Le Centre canadien de politiques alternatives (CCPA) a analysé les effets de cette hausse sur l’emploi des jeunes salarié·es: non seulement les pertes d’emplois ont été bien moindres que celles annoncées par l’Institut Fraser (3800 emplois, ou 1,6%, chez les 15 à 24 ans entre 2010 et 2013), mais le taux d’emploi a par la suite augmenté pour se rétablir, en 2015, au même niveau qu’en 2010. De quoi renoncer à cette boule de cristal, non ? D’autant que les résultats obtenus par Card et Kruger et par le CCPA ne sont pas des cas isolés[5].

Il serait également temps que le gouvernement délaisse l’argument de l’économiste Pierre Fortin qui prétend que le salaire minimum doit idéalement équivaloir à 47% du salaire moyen, et ne jamais dépasser 50%. Selon Fortin, «chaque fois qu’on augmente ce rapport d’un point de pourcentage, on détruit 8000 emplois[6]».

Après avoir limité le salaire minimum à 47% du salaire moyen à partir de la fin des années 1990, le gouvernement, sous la pression du mouvement réclamant 15$ l’heure, a déplacé en 2017 le curseur du ratio, afin de fixer le salaire minimum à 50% du salaire moyen. Les prophéties de Fortin ne se sont pas réalisées. Elles ne se sont pas réalisées non plus sur le marché de l’emploi de la Nouvelle-Écosse, de la Colombie-Britannique, de l’Ontario, de l’Alberta et de l’Île-du-Prince-Édouard, qui ont vu passer au cours des dernières années leur ratio au-delà du seuil de 50%. Certaines d’entre elles l’ont même fait passer au-delà de 55%. Voilà qui ébranle sérieusement la théorie de M. Fortin.

18$ L’HEURE LE PLUS RAPIDEMENT POSSIBLE

Que le patronat élabore son discours à partir d’énoncés qui vont dans le sens de ses intérêts, cela n’a rien de surprenant. Mais que le gouvernement reprenne à son compte ces mêmes énoncés pour déterminer le taux du salaire minimum et refuse catégoriquement d’augmenter le salaire minimum au-delà de 50% du salaire moyen, voilà qui est dérangeant.

Il est non seulement possible d’augmenter de façon importante le salaire minimum, il est même souhaitable de le faire! Même le journal britannique The Economist — qui n’est pas reconnu pour ses analyses de gauche — plaidait récemment qu’il est temps de revoir nos façons d’étudier les effets du salaire minimum[7].

Qu’attend donc le gouvernement pour s’intéresser à ces travaux et s’en inspirer? Qu’attend-il donc pour rendre véridique l’affirmation voulant que le travail soit le meilleur rempart contre la pauvreté?
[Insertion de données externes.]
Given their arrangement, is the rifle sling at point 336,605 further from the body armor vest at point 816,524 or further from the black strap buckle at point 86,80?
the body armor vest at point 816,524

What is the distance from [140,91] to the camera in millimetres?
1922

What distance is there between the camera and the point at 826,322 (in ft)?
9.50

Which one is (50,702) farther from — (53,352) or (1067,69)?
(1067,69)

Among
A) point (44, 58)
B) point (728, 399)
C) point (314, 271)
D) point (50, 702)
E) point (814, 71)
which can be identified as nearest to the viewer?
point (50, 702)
Qu’attend-il pour augmenter le salaire minimum à 18$ l’heure?

[1] Le Front de défense des non-syndiqué·es, le Collectif pour un Québec sans pauvreté, le Centre des travailleurs et travailleuses immigrants, la Confédération des syndicats nationaux, la Fédération des travailleurs et travailleuses du Québec, la Centrale des syndicats démocratiques, la Centrale des syndicats du Québec, le Syndicat de la fonction publique et parapublique du Québec, le Syndicat de professionnelles et professionnels du gouvernement du Québec et l’Alliance du personnel professionnel et technique de la santé et des services sociaux

[2] Pour une critique de l’indifférenciation entre «couverture des besoins de base» et «sortie de la pauvreté» et des implications qui en découlent, voir Ducharme et Dupuis, Seuil officiel de pauvreté: une confusion à dénoncer. Le Devoir, section Libre opinion, 13 novembre 2018. URL: https://www.ledevoir.com/ opinion/libre-opinion/541198/seuil-officiel-de-pauvrete-uneconfusion-a-denoncer

[3] Card et Kruger, 1994. Minimum Wages and Employment: A Case Study of the Fast-Food Industry in New Jersey and Pennsylvania, The American Economic Review, Vol. 84, No. 4., pp. 772-793. URL: https://davidcard.berkeley.edu/papers/ njmin-aer.pdf

[4] Puisque Alan Kruger est décédé en 2009 et que le Nobel n’est pas remis à titre posthume, seul David Card l’a reçu

[5] Voir notamment : Ministère du Travail, de l’Emploi et de la Solidarité sociale (2021), Analyse d’impact économique – Révision du taux général du salaire minimum, p.28; Direction des statistiques du travail et de la rémunération (2011), Hausse du salaire minimum au Québec et évolution de l’emploi : que disent les données statistiques?, feuillet de l’Institut de la statistique du Québec Doucouliagos et Stanley (2009), Publication Selection Bias in Minimum-Wage Research? A Meta-Regression Analysis, British Journal of Industrial Relations, pp.406-428

[6] Radio-Canada, 2016. Le salaire minimum à 15 $, «une bombe atomique», selon Pierre Fortin. URL: https://ici.radio-canada.ca/nouvelle/809095/salaire-minimum-fortin-15-dollars-emplois-education [consulté en ligne le 4 février 2022]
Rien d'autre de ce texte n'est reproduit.